# Direct solution of linearized phonon Boltzmann equation¶

This page explains how to use the direct solution of LBTE by L. Chaput, Phys. Rev. Lett. 110, 265506 (2013) (citation).

## Installation of collision matrix diagonalization solvers¶

For the collision matrix diagonalization that is computationally and memory demanding, there are a few choices shown below. Multithreaded BLAS is necessary to achieve it in a reasonable computatin time with many cores such as 20 cores per node. This is also a memory demanding calculation.

Scipy (also numpy) has an interface to LAPACK dsyev (scipy.linalg.lapack.dsyev). An MKL LAPACK linked scipy (also numpy) gives very good computing performance and is easily obtained using the anaconda package manager. In this choice, usual installation of LAPACKE is necessary for running dgesvd and zheev. When using anaconda, installing OpenBLAS is the easiest way to do. See OpenBLAS provided by conda (with multithread BLAS)
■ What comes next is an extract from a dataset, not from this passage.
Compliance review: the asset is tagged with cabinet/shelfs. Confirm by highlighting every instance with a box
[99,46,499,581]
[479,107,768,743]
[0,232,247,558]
### OpenBLAS or MKL via LAPACKE¶

Using LAPACKE via python C-API is implemented. By this, phono3py can use LAPACK dsyev. This uses smaller memory space than using MKL linked scipy. Practically there are two choices, OpenBLAS and MKL. For MKL, proper installatin of the MKL package is necessary. The MKL library installed obtained from anaconda can not be used.

#### OpenBLAS¶

Use of OpenBLAS is an easy choice if the anaconda package is used. See OpenBLAS provided by conda (with multithread BLAS).

#### MKL¶

The BLAS multithread performance may be better in that in MKL. Using MKL-LAPACK via MKL-LAPACKE via python C-API is also implemented if the link is succeeded. See MKL LAPACKE (with multithread BLAS).

## Solver choice for diagonalization¶

For larger systems, diagonalization of collision matrix takes longest time and requires large memory space. Phono3py relies on LAPACK for the diagonalization and so the performance is dependent on the choice of the diagonalization solver.

Using multithreaded BLAS with many-core computing node, computing time may be well reduced and the calculation can finish in a realistic time. Currently scipy, numpy and LAPACKE can be used as the LAPACK wrapper in phono3py. Scipy and numpy distributed by anaconda are MKL linked, therefore MKL multithread BLAS is used through them. Multithreaded OpenBLAS is installed by conda and can be used via LAPACKE in phono3py. MKL LAPACK and BLAS are also able to be used via LAPACKE in phono3py with appropriate setting in setup.py.

Using --pinv-solver=[number], one of the following solver is chosen:

1. Lapacke dsyev: Smaller memory consumption than dsyevd, but slower. This is the default solver when MKL LAPACKE is integrated or scipy is not installed.
2. Lapacke dsyevd: Larger memory consumption than dsyev, but faster. This is not recommended because sometimes a wrong result is obtained.
3. Numpy’s dsyevd (linalg.eigh). This is not recommended because sometimes a wrong result is obtained.
4. Scipy’s dsyev: This is the default solver when scipy is installed and MKL LAPACKE is not integrated.
5. Scipy’s dsyevd. This is not recommended because sometimes a wrong result is obtained.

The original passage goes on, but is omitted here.